The well was drilled to 18,360 ft and final mud weight was 14.0 ppg. The last casing long string was 16 inch and there were 3 drilling liners (13 5/8”, 11 7/8” and 9 7/8”) with 3 liner tops. A 9-7/8” X 7” tapered casing long string was run to TD. The bottom section of casing was cemented with only 51 barrels of light weight cement containing nitrogen, a tricky procedure, especially in these conditions.


The casing seal assembly was set in wellhead and pressure tested from above to 10,000 psi. Reportedly, a lock down ring was not run on the casing hanger. The casing string was pressure tested against the Shear rams, only 16.5 hours after primary cement job. A negative test on the wellhead packoff was performed.


The rig crew was likely lead to believe that the well was successfully cemented, capped and secured. Normally a responsible operator will not remove the primary source of well control (14.0 ppg drilling mud) until such conditions were met. However, the crews were given the order to displace heavy mud from riser with seawater, prior to setting the final cement plugs. They were pumping seawater down the drill string and sending returns overboard to workboat, so there was limited ability to directly detect influx via pit level. This is the fastest way to perform the displacement operation, and the method was likely directed and certainly approved by operator. There was a sudden casing failure during this displacement procedure that allowed the well to unload, with ignition of gas and oil. Evidently, the crew was able to get the diverter closed based on initial photographs, showing flames coming out of diverter lines.

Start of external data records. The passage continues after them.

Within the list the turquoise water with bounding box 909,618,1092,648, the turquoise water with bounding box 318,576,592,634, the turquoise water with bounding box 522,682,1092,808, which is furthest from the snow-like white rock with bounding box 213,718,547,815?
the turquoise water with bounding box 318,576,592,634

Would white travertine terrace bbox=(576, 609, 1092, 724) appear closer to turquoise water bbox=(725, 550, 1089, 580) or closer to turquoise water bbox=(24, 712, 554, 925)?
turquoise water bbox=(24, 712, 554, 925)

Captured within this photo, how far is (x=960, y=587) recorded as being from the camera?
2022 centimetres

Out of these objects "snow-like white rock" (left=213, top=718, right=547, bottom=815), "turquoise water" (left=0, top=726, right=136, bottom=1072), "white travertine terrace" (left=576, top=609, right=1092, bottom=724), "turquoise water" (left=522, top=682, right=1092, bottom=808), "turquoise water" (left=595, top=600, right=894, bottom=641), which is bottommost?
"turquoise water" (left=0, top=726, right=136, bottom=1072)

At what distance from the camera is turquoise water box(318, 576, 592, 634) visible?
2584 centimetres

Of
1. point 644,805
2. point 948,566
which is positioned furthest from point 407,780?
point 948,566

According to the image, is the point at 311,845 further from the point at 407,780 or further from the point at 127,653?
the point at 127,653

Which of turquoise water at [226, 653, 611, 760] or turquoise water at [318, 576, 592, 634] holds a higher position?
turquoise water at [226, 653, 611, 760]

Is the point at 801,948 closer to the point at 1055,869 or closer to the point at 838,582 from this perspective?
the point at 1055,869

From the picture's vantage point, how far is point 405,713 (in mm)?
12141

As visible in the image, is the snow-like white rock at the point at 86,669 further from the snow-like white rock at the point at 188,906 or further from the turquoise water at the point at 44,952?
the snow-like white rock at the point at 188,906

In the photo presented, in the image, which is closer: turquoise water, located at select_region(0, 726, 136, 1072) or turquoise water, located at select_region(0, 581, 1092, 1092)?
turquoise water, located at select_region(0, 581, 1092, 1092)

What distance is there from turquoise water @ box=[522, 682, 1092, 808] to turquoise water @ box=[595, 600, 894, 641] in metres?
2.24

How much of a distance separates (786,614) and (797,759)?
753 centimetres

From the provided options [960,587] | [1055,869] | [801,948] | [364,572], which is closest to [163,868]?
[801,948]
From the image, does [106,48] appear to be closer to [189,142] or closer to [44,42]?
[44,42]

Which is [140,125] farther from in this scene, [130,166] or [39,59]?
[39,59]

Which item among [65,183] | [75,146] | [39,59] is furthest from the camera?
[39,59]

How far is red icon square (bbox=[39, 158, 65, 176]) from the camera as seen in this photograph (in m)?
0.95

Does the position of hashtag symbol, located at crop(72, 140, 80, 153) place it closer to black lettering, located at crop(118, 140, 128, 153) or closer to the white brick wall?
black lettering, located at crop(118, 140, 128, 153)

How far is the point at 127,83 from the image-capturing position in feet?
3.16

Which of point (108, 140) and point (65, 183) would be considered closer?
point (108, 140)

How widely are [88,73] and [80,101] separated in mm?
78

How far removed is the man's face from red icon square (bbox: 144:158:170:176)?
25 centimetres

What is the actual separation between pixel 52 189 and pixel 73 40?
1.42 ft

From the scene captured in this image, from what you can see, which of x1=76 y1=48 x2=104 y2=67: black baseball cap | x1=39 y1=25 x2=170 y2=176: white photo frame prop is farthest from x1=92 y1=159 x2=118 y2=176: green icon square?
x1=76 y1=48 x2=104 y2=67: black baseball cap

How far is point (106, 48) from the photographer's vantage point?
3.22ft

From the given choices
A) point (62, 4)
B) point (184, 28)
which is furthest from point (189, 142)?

It is likely that pressure built up between the 9 7/8” and 16" casing under the casing hanger, due to gas migration from the pay zone. Based on reported mud weight, the reservoir formation pressure is in excess of 13,000 psi. The pressure building in the cross sectional area below the casing hanger would have increased casing tension and caused casing to collapse and part (rapidly separate) at a connection, probably a joint or two (50’ or 90’) below wellhead. The collapse pressure for 62.8 ppf 9-7/8” casing is +/- 10,300 psi. However, the collapse resistance of casing is considerably reduced in presence of axial stress (i.e. tension). Engineers - see formula from API bulletin 5C3, section 2.1.5 and run the math. The well then came in violently through parted casing and caused the blowout. Without lockdown ring on hanger, the casing hanger and joint(s) were slingshot up into BOP. That would explain why all components of the BOP are unable to seal or shear. The parted casing section remains across all BOP ram cavities and probably all the way up into the riser.

Shortcut #1: Running a tapered long string rather than a liner with 9-7/8” liner top packer, followed by tieback string and pumping heavy cement all the way to seabed. Perhaps the original permits for this casing program were based on a planned appraisal well, and changed midstream to a producer well, then hastily approved by the complacent or under-staffed MMS. This tragic shortcut may have saved about 1.5 rig days.

Shortcut #2: Insufficient time was used to cure the mud losses prior to cementing the open hole reservoir section, depending instead on using lightweight cement to prevent losses to the formation.

Shortcut #3: The nitrified primary cement job. This is difficult to pull off, even under ideal conditions.

Shortcut #4: Hanger without lock ring may have used due to the previously unplanned long string, and to avoid waiting for hanger with lock ring to be fabricated or prepared.

Shortcut #5: No cement evaluation logs were performed after a job with known high calculated risk (mud losses to formation). This shortcut may have saved 8 hours of rig time.

Shortcut #6: Pressure testing casing less than 24 hours after cement in place can expand the casing before the cement is fully set. This shortcut can “crack” the cement and create a micro annulus which will allow gas migration.

Shortcut #7: Displacing 14 ppg mud from 8000 ft MDRT with 8.7 ppg seawater, less than 20 hours after primary cement is in place. How many tested and proven barriers can you count? I count zero satisfactory barriers. Industry standards dictate that at least two tested (to maximum anticipated pressure) barriers are in place prior to removing the primary source of well control (weighted mud or brine).